Elizabeth comes out of the bedroom, her hair an impressive imitation of a bird’s nest, her face painfully screwed up against the light from the television. “How long?”
“How long what, honey?”
“Until we leave. What time do we have to be at the airport? And don’t tell me I’m the keeper of the schedule.”
Peter retrieves the printouts of their e-tickets. “Our flight is at 3:45, so we need to be at the water bus before noon. It’s 8:30 now. Do I have to do the math for you?”
“Yes. Please.” El’s practically pleading as she seems to be holding her head onto her neck.
“That’s three hours, give or take. You’re all packed except for last night’s clothing.” Peter casts his head in the direction of her gown, now draped over the back of one of the chairs.
“Guys, I’m leaving Venice today too. My flight is at 3:30 and I’ve reserved a water taxi for 12:15. You can come with me.” Neal’s all wide-eyed and innocent sounding. Too innocent, but Peter doesn’t care.
“You always did prefer to travel in style, Caffrey. And we appreciate the offer to share.”
Neal picks up his clothes from last night, but before he leaves, he kisses El, and even though they whisper, Peter can clearly hear them both say “thank you.” He doesn’t kiss Peter, but the look they exchange is almost as good.
By the time El finishes her shower and they get the rest of their stuff packed, it’s nearly ten-thirty. Peter calls to have the luggage taken down and Elizabeth, finally recovered from last night (he’s not sure if she was hung over from alcohol or too much sex), is stage managing their removal.
Neal’s downstairs, waiting for them, debonair in the Baltic blue suit that Peter always thought made his eyes glow.
He can’t resist a dig, though. “You wear a suit to travel?”
“Standards have to be maintained. At least by some of us.”
“Are you sneering at my sport coat, Caffrey?”
“The fact that you’re even wearing a sport coat is really rather appalling.

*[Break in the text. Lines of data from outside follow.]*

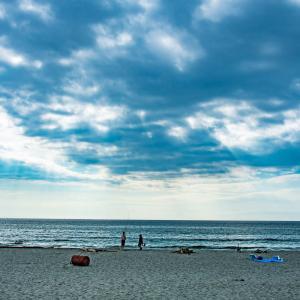 朝の海 Part15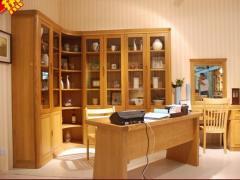 俄罗斯榆木实木书柜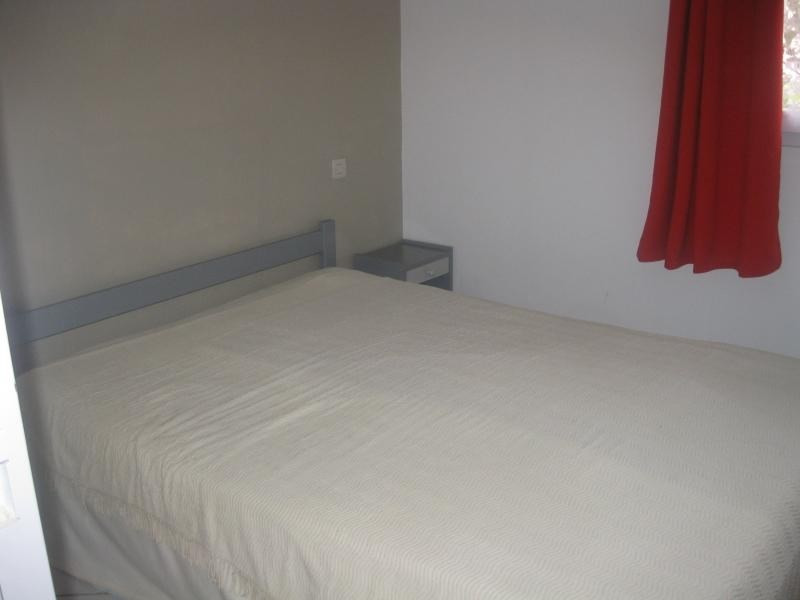 Vente appartement Cerbere 155 000€ - Photo 9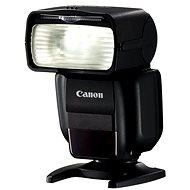 Canon SpeedLite 430EX III - RT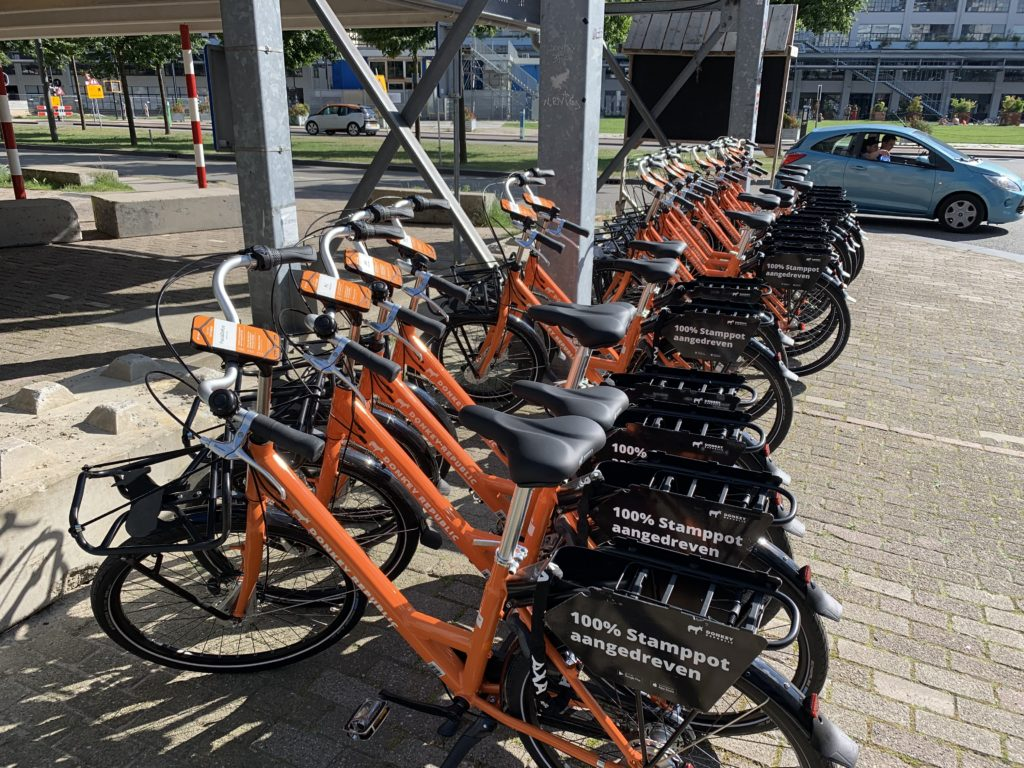 [Techniques de l'Ingénieur] – Nouvelles mobilités, les villes européennes se réinventent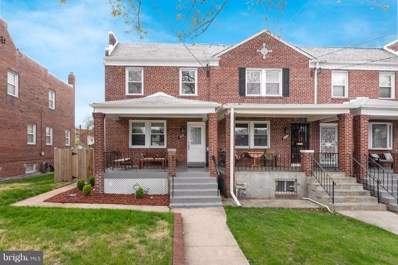 4716 10TH Street NE, Washington, DC 20017 - MLS#: 1000438070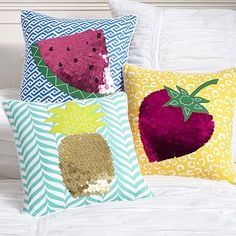 Tutti Fruity Pillow Covers! Love them! They're very IzzyKittyDance! #pbteen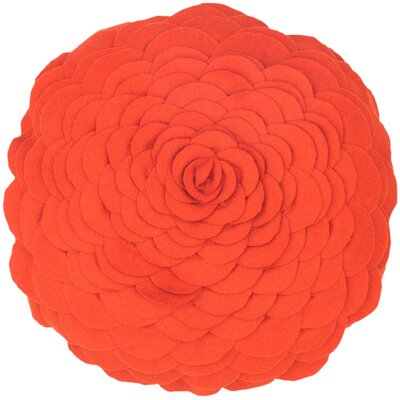 Destini Wool Throw Pillow Color: Orange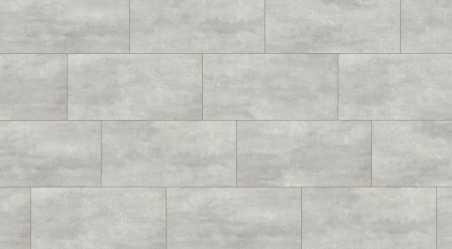 Vinilo danga Wineo 400 Stone Betonas Dusky Wisdom 4,5 MM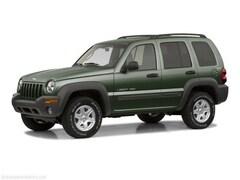 2002 Jeep Liberty Sport SUV Missoula, MT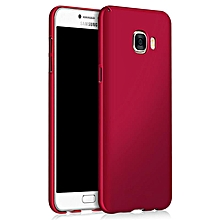 Ultra Slim Fit Shell Hard Plastic Full Protective Anti-Scratch Resistant Cover Case for iPhone Samsung Galaxy J2 Prime (Silky Red)  XYX-S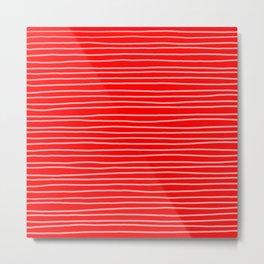 Scarlet Red Pinstripes Metal Print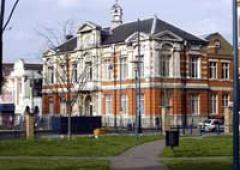 """Brixton Library Brixton Library is in the centre of Brixton, next to the Ritzy Cinema. +442079261056 <a href=""""mailto:BrixtonLendingLibrary@lambeth.gov.uk"""">BrixtonLendingLibrary@lambeth.gov.uk</a>"""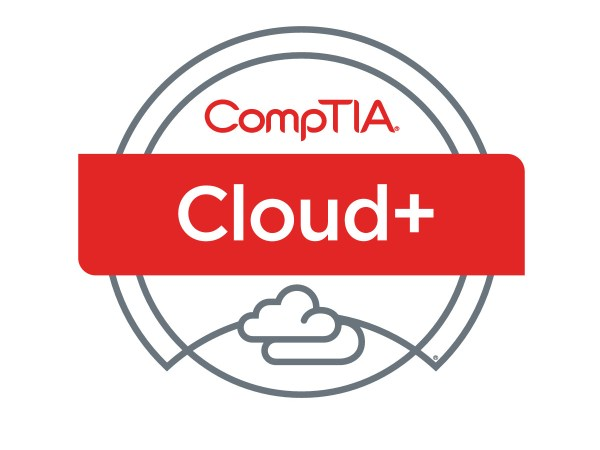 CompTIA Cloud+ Acronyms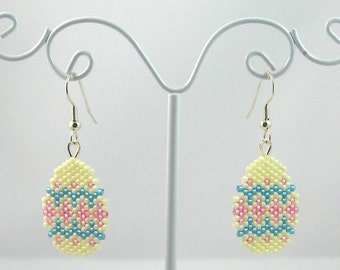 Beaded Easter Egg Earrings in Pale Yellow and Blue - Easter Jewelry
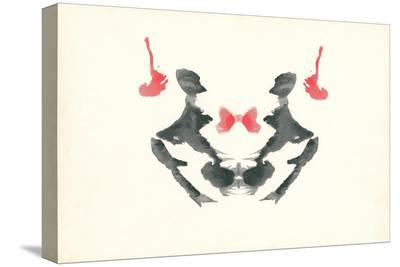 Rorschach Test in Red and Black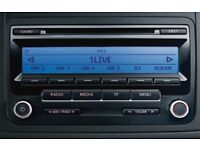 Rcd 310 vw car stereo DAB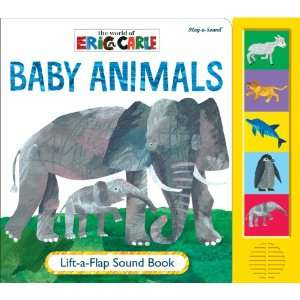 World of Eric Carle Baby Animals (9781450805087) Eric Carle Books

Hopefully, you aren’t wearing a short sleeved buttoned down with that.”
Peter ducks his head to hide the smile. A month or less.
They linger over their last espresso, and Peter can’t help but gaze mournfully at shiny brass of the machine that dominates the center of the restaurant. If he has any regrets about taking this trip, they revolve solely around a future without tiny cups of perfectly brewed coffee.
He has to admit, the ride back to the airport by water taxi is much more pleasant than trying to manage everything on a bus crowded with hundreds of other travelers. They disembark and walk together to the terminal. This is truly the moment he’s been dreading, and he keeps repeating a month or less, a month or less, a month or less to himself. He watches as Neal bids farewell to Elizabeth, their kiss anything but proper. He doesn’t hold a hand out to Neal; he just hauls him into his arms and kisses him as passionately as Neal just kissed his wife.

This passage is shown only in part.